Existing training-free methods offer broad applicability across editing tasks
but struggle with precise color control and often introduce visual
inconsistency in both edited and non-edited regions. In this work, we present
ColorCtrl, a training-free color editing method that leverages the attention
mechanisms of modern Multi-Modal Diffusion Transformers (MM-DiT). By
disentangling structure and color through targeted manipulation of attention
maps and value tokens, our method enables accurate and consistent color
editing, along with word-level control of attribute intensity. Our method
modifies only the intended regions specified by the prompt, leaving unrelated
areas untouched.
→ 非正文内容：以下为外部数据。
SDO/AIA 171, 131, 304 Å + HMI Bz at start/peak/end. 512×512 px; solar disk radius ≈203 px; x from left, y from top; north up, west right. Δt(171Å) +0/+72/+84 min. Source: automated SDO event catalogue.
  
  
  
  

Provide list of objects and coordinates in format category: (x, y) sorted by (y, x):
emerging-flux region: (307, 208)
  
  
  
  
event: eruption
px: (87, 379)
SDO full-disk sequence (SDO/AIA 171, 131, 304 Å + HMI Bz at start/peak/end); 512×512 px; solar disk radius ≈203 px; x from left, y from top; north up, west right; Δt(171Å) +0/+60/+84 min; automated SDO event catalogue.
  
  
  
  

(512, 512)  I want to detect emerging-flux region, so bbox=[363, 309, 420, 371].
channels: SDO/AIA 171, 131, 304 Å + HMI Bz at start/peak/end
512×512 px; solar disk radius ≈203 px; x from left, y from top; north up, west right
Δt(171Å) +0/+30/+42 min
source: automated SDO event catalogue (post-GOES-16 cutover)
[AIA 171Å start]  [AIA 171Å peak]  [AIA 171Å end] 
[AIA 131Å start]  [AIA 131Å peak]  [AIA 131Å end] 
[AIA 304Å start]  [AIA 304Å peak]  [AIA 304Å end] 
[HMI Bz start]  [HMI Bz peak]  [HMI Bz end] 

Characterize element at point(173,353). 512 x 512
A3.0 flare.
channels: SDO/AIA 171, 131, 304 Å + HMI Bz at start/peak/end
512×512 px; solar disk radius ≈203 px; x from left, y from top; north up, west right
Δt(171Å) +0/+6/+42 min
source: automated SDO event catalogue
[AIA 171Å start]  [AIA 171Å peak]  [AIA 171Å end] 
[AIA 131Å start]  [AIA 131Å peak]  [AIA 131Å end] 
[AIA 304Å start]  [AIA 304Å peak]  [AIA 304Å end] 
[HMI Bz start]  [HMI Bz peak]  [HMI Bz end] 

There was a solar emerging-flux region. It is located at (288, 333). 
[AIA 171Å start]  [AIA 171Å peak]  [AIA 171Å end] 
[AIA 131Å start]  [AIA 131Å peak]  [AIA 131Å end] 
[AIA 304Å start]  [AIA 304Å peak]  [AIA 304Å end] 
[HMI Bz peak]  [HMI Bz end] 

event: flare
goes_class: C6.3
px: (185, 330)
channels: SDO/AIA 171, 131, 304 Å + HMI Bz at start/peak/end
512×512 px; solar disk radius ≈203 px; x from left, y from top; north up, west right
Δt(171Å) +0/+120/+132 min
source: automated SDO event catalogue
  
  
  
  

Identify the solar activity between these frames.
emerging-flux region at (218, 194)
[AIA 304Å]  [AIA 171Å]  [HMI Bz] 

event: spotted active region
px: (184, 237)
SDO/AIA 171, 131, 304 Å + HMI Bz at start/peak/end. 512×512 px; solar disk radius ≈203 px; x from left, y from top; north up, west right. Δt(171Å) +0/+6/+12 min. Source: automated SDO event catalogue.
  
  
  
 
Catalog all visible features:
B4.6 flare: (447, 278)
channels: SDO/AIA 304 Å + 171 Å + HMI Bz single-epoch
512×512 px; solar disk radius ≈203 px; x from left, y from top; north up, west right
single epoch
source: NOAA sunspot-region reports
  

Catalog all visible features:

Extensive experiments on both SD3 and FLUX.1-dev demonstrate
that ColorCtrl outperforms existing training-free approaches and achieves
state-of-the-art performances in both edit quality and consistency.
Furthermore, our method surpasses strong commercial models such as FLUX.1
Kontext Max and GPT-4o Image Generation in terms of consistency. When extended
to video models like CogVideoX, our approach exhibits greater advantages,
particularly in maintaining temporal coherence and editing stability. Finally,
our method also generalizes to instruction-based editing diffusion models such
as Step1X-Edit and FLUX.1 Kontext dev, further demonstrating its versatility.